Le 8 juin prochain, les deux compositeurs proposent au public de la Philharmonie une expérience de concert immersive et complète, From Within..., fruit d’un processus de collaboration à la fois complexe et intuitif. Conversation à bâtons rompus.

Comment vous êtes-vous rencontrés ? Connaissiez-vous vos travaux respectifs auparavant ? Qu’est-ce qui vous a décidé à travailler ensemble ?

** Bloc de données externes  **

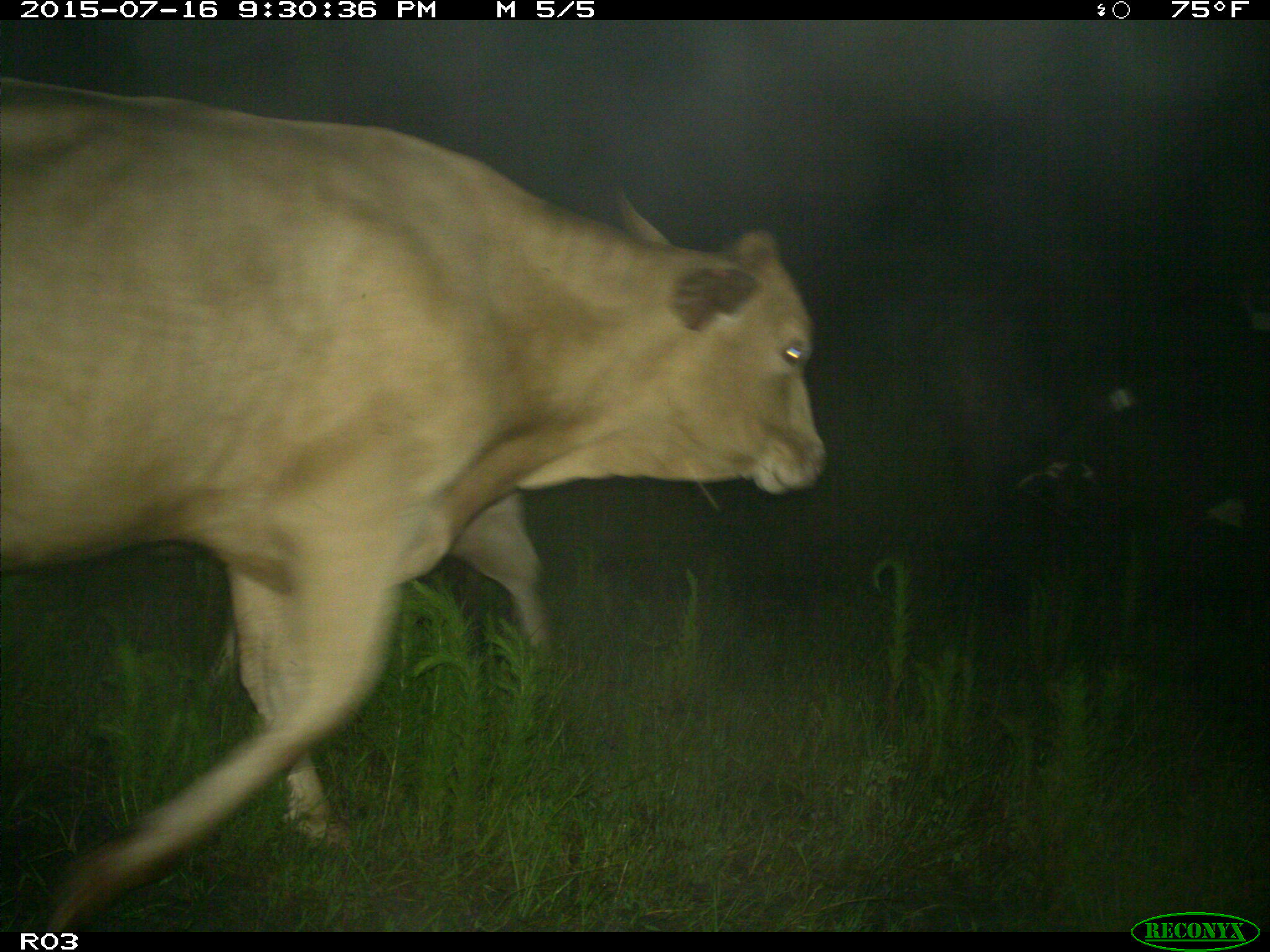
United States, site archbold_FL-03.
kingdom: Animalia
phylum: Chordata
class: Mammalia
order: Artiodactyla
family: Bovidae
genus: Bos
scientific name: Bos taurus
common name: domestic cow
Bos taurus (domestic cow).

MARKO NIKODIJÉVIC : Je suis un grand admirateur de Robert Henke depuis des années, et lorsque l’Ensemble intercontemporain et l’Ircam m’ont passé commande d’une œuvre d’envergure, qui occuperait toute une soirée, nous avons tout de suite pensé y ajouter un élément visuel, susceptible d’enrichir l’expérience du concert grâce aux multiples possibilités ouvertes par l’informatique et les nouvelles technologies. Après ses travaux dans les domaines de la musique électronique, ses albums techno et ses installations sonores, Robert m’a d’emblée semblé l’artiste idéal. Ce qui est amusant, c’est que nous avions chacun comme un pressentiment de ce que devait être cette expérience de concert élargie, mais ce n’est qu’ensemble que nous avons effectivement été capables de la bâtir en pratique. C’est peut-être la quintessence de la collaboration : partager un rêve auquel nous pouvons tous deux contribuer.

ROBERT HENKE : Je ne connaissais pas Marko lorsqu’il m’a contacté. Lorsque j’ai écouté sa musique, j’ai entendu une voix affirmée, pleine d’une délicate énergie. Cela m’a plu et a éveillé ma curiosité. Nous avons décidé de nous rencontrer à Paris, à l’Ircam, pour un premier contact en chair et en os, et nous avons finalement passé la journée à nous promener dans la ville, découvrant chacun la personnalité de l’autre. Pour qu’une collaboration soit réussie, il est évidemment important de bien s’entendre avec l’autre d’un point de vue professionnel. Cette journée m’a suffi pour m’assurer que le projet serait possible. Nous avons parlé musique, son, structure, mais, bien sûr, nous avons également pris diverses décisions concernant la direction à prendre, où et quand s’arrêter pour prendre un café. Si ces décisions simples avaient été difficiles à prendre, il aurait été inenvisageable de collaborer sur un projet d’envergure.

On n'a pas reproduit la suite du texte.